Gaythri Raman gives us a glimpse of life among modest geniuses of Silicon Valley.
I am told that it all started when Bill Hewlett and Dave Packard chose a detached garage back in the 1930s – I’mguessing out of necessity. I imagine those to be humble circumstances, two people with a vision and a determination to make it a reality. Their fledgling electronics business needed to get off the ground and it seems like a pragmatic approach, setting up shop in a garage.
Today, the Silicon Valley tells the tale of giants. In the 1970s, Steve Jobs and Steve Wozniak famously started Apple in equally humble beginnings, in a garage in Los Altos, possibly inspired by those who dared to dream before them. Larry Page then launched Google in the late 1990s in yet another garage. The garages have become legends – those that inspire people to dream of changing the world. This is the mindset innate in people who live in this world – where technology wizards snub the conventional, gaze into their ultra-modern crystal ball and know which wave of the future they want to surf.
I spent a weekend in the Silicon Valley this summer. My friend Matt and his family, who live in the thick of this technology-driven world, spent time showing me their town, their home. I experienced a little bit of that wizardry, just enough to admire the way this world has shaped the lives of millions.
Only in the Silicon Valley would you be driving around residential neighbourhoods and have your host point out Steve Job’s garage to you. Only in this world would you have the latest on-dits of Microsoft, Google, Apple and Facebook told to you with nonchalance, like this was nothing out of the ordinary. This is where you would see Evernote and Dropbox’s headquarters as you drive on the highway.
I visited the famous address – 1 Infinite Loop, the Apple headquarters, and I roamed the Google Complex with the delight of a child in a candy store. I marveled at the wealth and luxury with which the people here live and puzzled at how grounded these same folks are, living in this world.
I spent quality time engaging in meaningful conversations with my host and his family. I told tales of life in Asia and the idiosyncrasies of our people so that they would have a taste of my world, and Matt’s children, two of the most well behaved teenagers I have met, listened intently, curious, wanting to learn.
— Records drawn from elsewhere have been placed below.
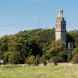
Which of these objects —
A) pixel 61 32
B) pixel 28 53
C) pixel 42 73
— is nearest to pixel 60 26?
pixel 61 32

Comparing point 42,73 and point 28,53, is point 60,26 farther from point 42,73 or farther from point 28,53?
point 42,73

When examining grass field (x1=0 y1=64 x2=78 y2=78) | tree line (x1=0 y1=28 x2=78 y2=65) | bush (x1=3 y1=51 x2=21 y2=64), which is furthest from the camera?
tree line (x1=0 y1=28 x2=78 y2=65)

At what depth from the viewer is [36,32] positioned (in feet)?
350

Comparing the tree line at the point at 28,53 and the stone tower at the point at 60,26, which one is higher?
the stone tower at the point at 60,26

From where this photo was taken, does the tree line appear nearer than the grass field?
No

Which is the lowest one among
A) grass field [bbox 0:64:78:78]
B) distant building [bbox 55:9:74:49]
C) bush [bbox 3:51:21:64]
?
grass field [bbox 0:64:78:78]

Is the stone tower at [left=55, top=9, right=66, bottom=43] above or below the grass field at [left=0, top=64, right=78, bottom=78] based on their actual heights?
above

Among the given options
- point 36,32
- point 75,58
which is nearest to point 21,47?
point 75,58

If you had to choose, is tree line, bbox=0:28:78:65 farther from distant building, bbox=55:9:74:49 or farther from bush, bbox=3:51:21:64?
distant building, bbox=55:9:74:49

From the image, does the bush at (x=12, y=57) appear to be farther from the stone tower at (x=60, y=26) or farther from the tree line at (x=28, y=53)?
the stone tower at (x=60, y=26)

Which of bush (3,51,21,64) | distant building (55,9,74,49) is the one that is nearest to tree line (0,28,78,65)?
bush (3,51,21,64)

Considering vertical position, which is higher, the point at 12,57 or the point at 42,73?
the point at 12,57

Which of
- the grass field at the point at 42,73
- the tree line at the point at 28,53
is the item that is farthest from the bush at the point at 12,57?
the grass field at the point at 42,73

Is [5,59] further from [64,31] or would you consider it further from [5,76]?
[64,31]
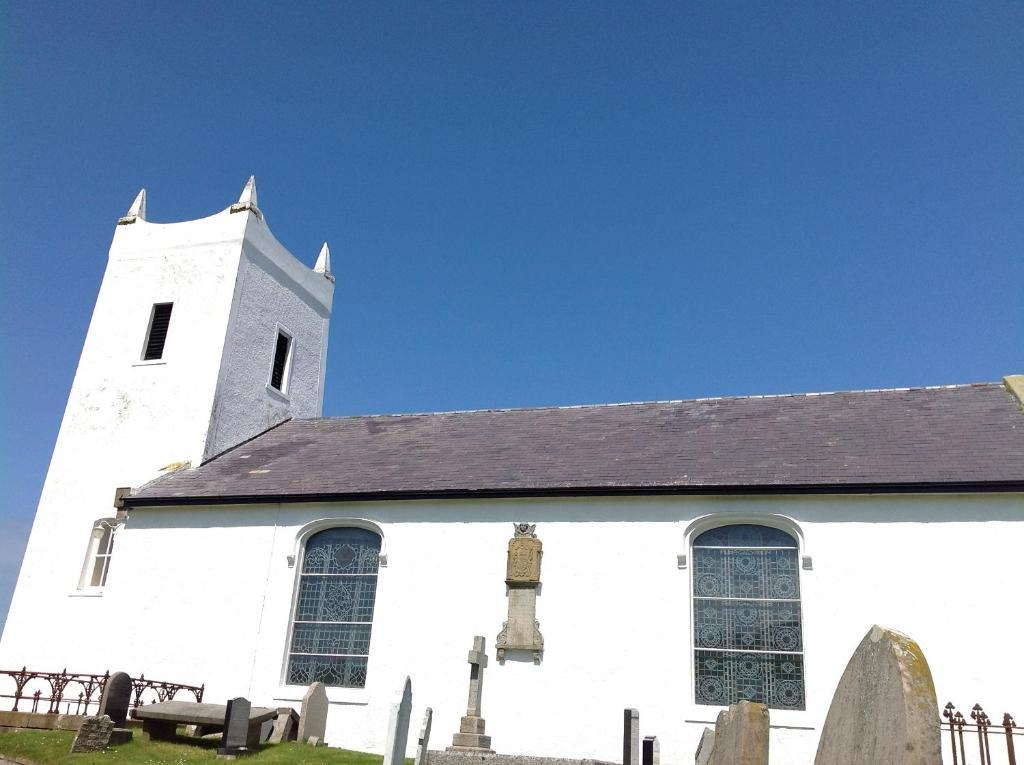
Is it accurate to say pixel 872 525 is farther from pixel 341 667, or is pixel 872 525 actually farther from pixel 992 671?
pixel 341 667

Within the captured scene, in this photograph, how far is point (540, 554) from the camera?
1584cm

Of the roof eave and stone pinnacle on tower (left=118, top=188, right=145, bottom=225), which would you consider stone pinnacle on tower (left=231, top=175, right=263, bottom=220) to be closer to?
stone pinnacle on tower (left=118, top=188, right=145, bottom=225)

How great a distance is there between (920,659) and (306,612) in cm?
1496

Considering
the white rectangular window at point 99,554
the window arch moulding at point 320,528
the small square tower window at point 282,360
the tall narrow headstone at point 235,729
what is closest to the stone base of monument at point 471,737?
the tall narrow headstone at point 235,729

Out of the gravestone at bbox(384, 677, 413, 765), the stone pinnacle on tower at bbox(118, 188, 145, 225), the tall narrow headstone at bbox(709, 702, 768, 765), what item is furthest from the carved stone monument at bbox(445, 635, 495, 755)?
the stone pinnacle on tower at bbox(118, 188, 145, 225)

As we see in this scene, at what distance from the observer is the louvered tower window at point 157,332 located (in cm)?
2275

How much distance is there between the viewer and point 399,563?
16672 millimetres

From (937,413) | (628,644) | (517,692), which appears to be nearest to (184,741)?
(517,692)

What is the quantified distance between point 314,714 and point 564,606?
483 centimetres

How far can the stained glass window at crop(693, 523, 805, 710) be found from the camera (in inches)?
558

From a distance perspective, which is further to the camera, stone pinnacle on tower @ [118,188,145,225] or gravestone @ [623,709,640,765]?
stone pinnacle on tower @ [118,188,145,225]

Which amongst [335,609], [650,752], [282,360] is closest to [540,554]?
[650,752]

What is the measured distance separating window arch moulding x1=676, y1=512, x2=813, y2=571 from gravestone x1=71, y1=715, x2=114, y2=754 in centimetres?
940

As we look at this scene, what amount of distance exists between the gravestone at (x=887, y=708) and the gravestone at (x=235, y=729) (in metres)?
10.9
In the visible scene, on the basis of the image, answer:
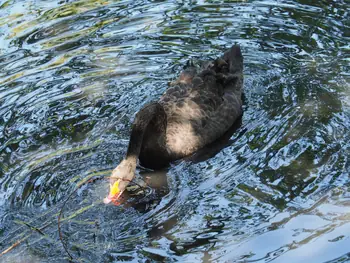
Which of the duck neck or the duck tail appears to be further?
the duck tail

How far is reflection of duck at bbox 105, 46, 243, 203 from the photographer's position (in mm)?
5918

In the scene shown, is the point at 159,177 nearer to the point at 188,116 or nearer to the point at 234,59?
the point at 188,116

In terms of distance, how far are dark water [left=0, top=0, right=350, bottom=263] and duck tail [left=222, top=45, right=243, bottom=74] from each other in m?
0.25

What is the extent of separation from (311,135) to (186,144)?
1.28 m

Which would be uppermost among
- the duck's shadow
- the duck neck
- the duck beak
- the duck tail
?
the duck neck

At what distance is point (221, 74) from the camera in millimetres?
7207

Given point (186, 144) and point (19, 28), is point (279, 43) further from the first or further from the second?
point (19, 28)

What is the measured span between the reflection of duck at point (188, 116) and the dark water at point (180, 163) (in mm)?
220

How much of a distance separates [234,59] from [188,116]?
1.33 metres

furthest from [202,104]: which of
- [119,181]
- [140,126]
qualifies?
[119,181]

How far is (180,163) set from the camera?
250 inches

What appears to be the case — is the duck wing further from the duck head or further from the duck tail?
the duck head

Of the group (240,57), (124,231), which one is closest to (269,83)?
(240,57)

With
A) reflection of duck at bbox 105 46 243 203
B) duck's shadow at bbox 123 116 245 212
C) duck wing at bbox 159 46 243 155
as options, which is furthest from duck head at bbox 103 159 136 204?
duck wing at bbox 159 46 243 155
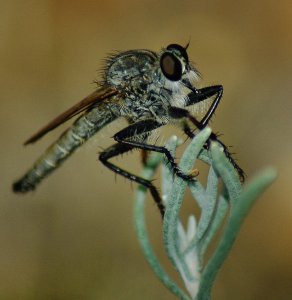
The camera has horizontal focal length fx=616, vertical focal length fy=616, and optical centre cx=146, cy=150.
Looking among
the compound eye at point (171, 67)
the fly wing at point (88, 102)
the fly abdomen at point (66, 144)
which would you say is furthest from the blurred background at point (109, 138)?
the compound eye at point (171, 67)

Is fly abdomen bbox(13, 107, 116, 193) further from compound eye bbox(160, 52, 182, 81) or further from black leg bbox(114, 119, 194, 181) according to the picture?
compound eye bbox(160, 52, 182, 81)

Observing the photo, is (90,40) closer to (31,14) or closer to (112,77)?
(31,14)

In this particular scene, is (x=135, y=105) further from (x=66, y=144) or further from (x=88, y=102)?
(x=66, y=144)

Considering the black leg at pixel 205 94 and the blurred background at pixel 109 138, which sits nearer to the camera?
the black leg at pixel 205 94

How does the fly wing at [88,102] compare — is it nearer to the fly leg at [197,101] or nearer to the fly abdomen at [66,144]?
the fly abdomen at [66,144]

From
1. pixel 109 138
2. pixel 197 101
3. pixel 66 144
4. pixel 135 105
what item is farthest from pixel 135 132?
pixel 109 138

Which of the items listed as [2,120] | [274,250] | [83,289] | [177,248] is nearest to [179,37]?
[2,120]
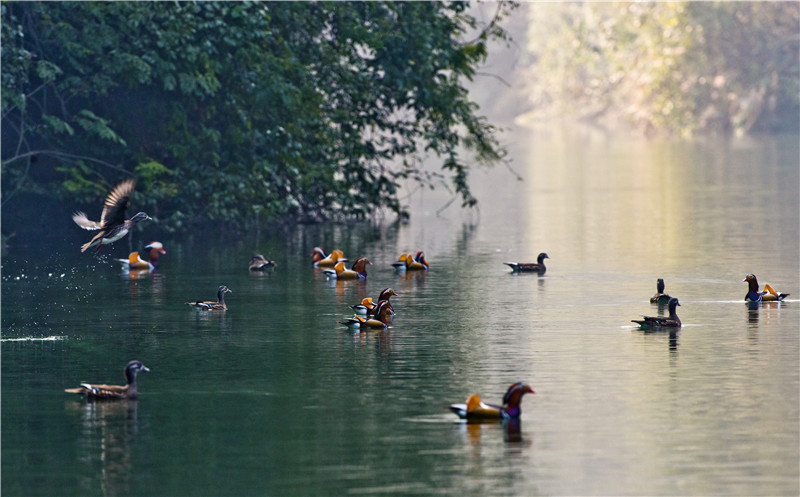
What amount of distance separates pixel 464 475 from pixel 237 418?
3.32 m

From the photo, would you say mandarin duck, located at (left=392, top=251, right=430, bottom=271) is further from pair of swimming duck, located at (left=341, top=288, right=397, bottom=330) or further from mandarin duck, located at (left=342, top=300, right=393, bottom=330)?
mandarin duck, located at (left=342, top=300, right=393, bottom=330)

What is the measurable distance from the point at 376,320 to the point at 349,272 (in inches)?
276

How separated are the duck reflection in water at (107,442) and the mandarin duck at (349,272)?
12.5 m

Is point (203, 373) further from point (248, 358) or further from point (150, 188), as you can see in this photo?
point (150, 188)

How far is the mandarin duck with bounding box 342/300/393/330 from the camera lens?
22188mm

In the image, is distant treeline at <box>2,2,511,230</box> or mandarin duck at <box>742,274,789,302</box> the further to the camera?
distant treeline at <box>2,2,511,230</box>

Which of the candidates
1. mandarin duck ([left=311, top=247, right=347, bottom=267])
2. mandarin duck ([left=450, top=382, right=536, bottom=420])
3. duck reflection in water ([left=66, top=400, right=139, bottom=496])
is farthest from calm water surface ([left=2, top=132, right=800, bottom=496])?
mandarin duck ([left=311, top=247, right=347, bottom=267])

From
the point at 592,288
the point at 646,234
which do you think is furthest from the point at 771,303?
the point at 646,234

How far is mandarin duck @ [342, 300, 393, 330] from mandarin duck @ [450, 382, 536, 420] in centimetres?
639

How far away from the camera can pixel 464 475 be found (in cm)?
1380

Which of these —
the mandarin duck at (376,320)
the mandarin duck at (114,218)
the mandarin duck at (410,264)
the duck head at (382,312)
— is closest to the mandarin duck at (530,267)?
the mandarin duck at (410,264)

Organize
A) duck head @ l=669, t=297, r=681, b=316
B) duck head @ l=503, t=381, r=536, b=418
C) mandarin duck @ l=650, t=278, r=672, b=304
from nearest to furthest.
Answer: duck head @ l=503, t=381, r=536, b=418 → duck head @ l=669, t=297, r=681, b=316 → mandarin duck @ l=650, t=278, r=672, b=304

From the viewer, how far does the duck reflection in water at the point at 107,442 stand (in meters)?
13.7

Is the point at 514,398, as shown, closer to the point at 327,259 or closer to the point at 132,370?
the point at 132,370
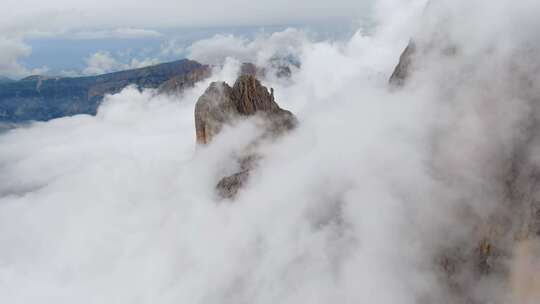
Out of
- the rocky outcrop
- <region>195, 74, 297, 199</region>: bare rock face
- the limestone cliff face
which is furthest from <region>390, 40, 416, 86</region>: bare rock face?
the rocky outcrop

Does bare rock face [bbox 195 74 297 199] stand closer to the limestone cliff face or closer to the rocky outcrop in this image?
the rocky outcrop

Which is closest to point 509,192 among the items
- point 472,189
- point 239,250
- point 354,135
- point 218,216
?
point 472,189

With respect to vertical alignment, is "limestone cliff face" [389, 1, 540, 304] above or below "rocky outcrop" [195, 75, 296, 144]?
below

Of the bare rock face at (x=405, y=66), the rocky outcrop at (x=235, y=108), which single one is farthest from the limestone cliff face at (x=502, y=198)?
the rocky outcrop at (x=235, y=108)

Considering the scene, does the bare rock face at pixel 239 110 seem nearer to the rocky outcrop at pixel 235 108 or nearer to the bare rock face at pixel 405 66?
the rocky outcrop at pixel 235 108

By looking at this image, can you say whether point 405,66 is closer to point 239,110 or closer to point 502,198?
point 502,198

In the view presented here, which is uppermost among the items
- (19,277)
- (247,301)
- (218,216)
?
(218,216)

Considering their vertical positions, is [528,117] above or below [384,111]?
below

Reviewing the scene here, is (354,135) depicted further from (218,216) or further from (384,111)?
(218,216)
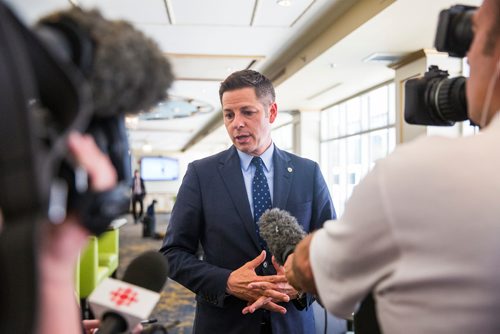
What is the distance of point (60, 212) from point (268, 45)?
5.13 m

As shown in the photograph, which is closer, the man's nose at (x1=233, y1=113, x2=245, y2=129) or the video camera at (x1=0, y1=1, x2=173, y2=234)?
the video camera at (x1=0, y1=1, x2=173, y2=234)

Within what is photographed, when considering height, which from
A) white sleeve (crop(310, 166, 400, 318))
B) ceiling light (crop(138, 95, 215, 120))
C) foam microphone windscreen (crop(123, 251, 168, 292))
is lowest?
foam microphone windscreen (crop(123, 251, 168, 292))

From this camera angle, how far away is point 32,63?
35cm

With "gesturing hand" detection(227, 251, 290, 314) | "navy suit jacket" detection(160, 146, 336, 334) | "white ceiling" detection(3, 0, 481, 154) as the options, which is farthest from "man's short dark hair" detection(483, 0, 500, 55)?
"white ceiling" detection(3, 0, 481, 154)

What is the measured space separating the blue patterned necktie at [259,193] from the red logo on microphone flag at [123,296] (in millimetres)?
832

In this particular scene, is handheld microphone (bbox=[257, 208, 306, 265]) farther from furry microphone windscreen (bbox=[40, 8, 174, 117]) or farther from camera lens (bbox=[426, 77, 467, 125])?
furry microphone windscreen (bbox=[40, 8, 174, 117])

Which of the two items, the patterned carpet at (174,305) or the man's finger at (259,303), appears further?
the patterned carpet at (174,305)

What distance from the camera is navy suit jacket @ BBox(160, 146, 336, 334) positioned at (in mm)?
1388

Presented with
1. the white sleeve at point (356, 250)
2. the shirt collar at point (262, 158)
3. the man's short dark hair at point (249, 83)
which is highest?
the man's short dark hair at point (249, 83)

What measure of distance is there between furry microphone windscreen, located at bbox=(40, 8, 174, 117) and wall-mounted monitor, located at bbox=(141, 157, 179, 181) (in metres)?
21.3

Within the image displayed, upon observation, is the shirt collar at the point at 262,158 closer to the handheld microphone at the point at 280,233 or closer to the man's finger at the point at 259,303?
the handheld microphone at the point at 280,233

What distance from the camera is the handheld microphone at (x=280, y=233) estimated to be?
3.92 feet

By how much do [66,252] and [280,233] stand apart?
0.86 meters

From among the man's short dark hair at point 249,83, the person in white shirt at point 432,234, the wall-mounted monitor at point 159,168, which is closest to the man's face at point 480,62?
the person in white shirt at point 432,234
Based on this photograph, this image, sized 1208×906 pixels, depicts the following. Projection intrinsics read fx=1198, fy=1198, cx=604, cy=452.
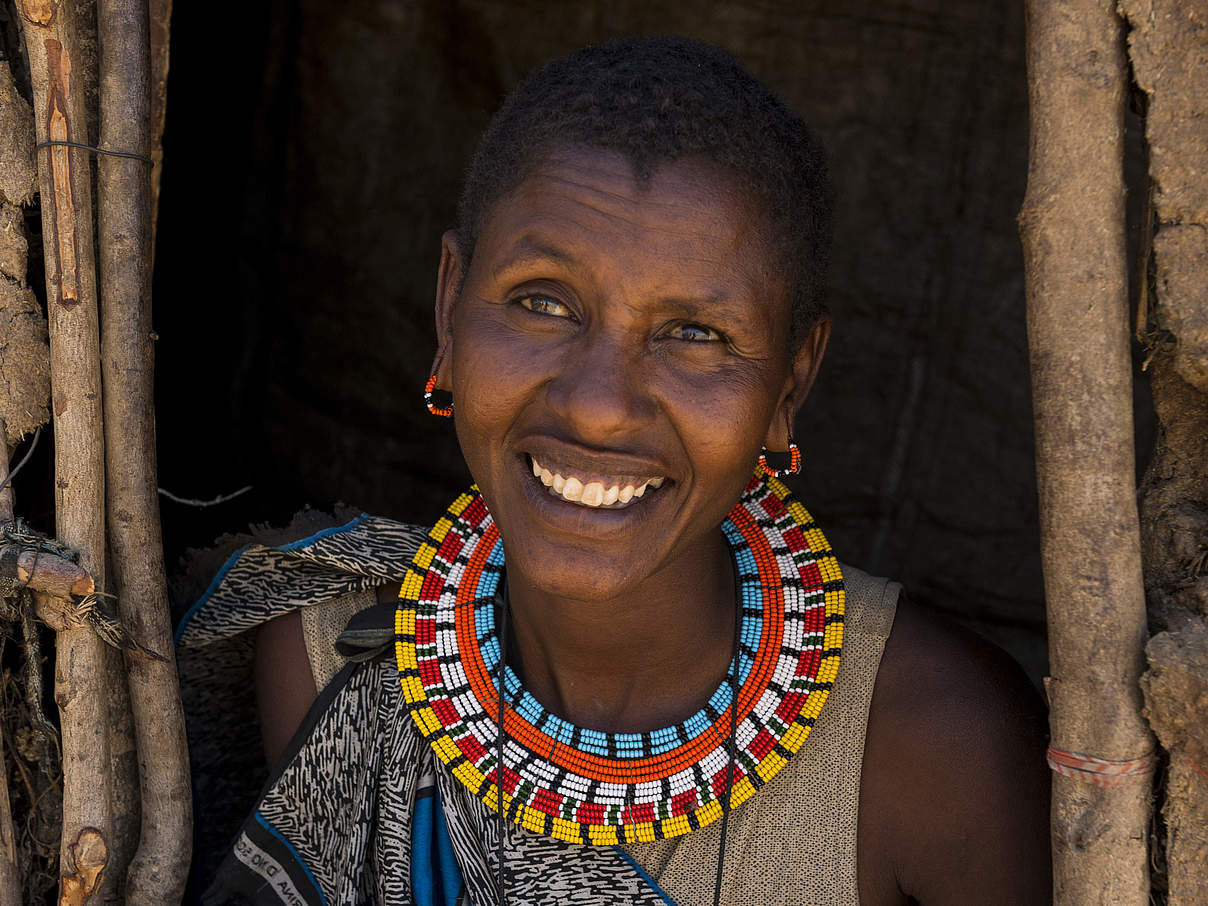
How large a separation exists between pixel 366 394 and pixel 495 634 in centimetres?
218

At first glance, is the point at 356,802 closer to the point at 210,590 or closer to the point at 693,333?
the point at 210,590

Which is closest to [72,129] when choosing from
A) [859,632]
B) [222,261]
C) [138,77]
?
[138,77]

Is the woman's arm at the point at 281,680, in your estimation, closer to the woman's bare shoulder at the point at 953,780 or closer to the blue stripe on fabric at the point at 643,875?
the blue stripe on fabric at the point at 643,875

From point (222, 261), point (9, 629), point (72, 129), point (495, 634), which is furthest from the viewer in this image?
point (222, 261)

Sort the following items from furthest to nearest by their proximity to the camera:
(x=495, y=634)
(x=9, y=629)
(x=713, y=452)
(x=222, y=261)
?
1. (x=222, y=261)
2. (x=495, y=634)
3. (x=9, y=629)
4. (x=713, y=452)

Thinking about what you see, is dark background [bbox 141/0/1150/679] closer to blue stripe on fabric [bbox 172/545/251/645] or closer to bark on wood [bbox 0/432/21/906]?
blue stripe on fabric [bbox 172/545/251/645]

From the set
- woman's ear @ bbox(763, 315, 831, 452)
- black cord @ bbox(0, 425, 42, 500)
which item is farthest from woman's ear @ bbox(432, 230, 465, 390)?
black cord @ bbox(0, 425, 42, 500)

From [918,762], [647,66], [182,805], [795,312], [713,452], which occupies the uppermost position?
[647,66]

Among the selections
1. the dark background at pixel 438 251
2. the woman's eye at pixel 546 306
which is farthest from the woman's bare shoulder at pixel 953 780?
the dark background at pixel 438 251

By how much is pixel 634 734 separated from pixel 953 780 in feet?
1.58

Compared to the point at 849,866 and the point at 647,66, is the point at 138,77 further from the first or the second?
the point at 849,866

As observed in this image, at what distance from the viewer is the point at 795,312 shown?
1737 millimetres

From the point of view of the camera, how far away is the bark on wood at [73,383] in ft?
5.63

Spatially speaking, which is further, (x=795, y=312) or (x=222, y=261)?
(x=222, y=261)
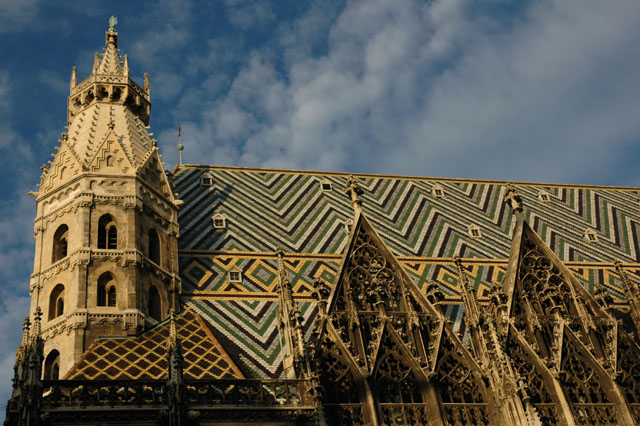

I learnt that innovation can be cultivated, circumstances can be created and people can be driven to ideate. I learnt that thinking out of the box results from talking to people outside your world and discovering an alternate world. I learnt that the vision comes first and pursuing it relentlessly brings success. I learnt that none of the giants pursued wealth and that is the formula to success. I learnt that changing the world can be fun.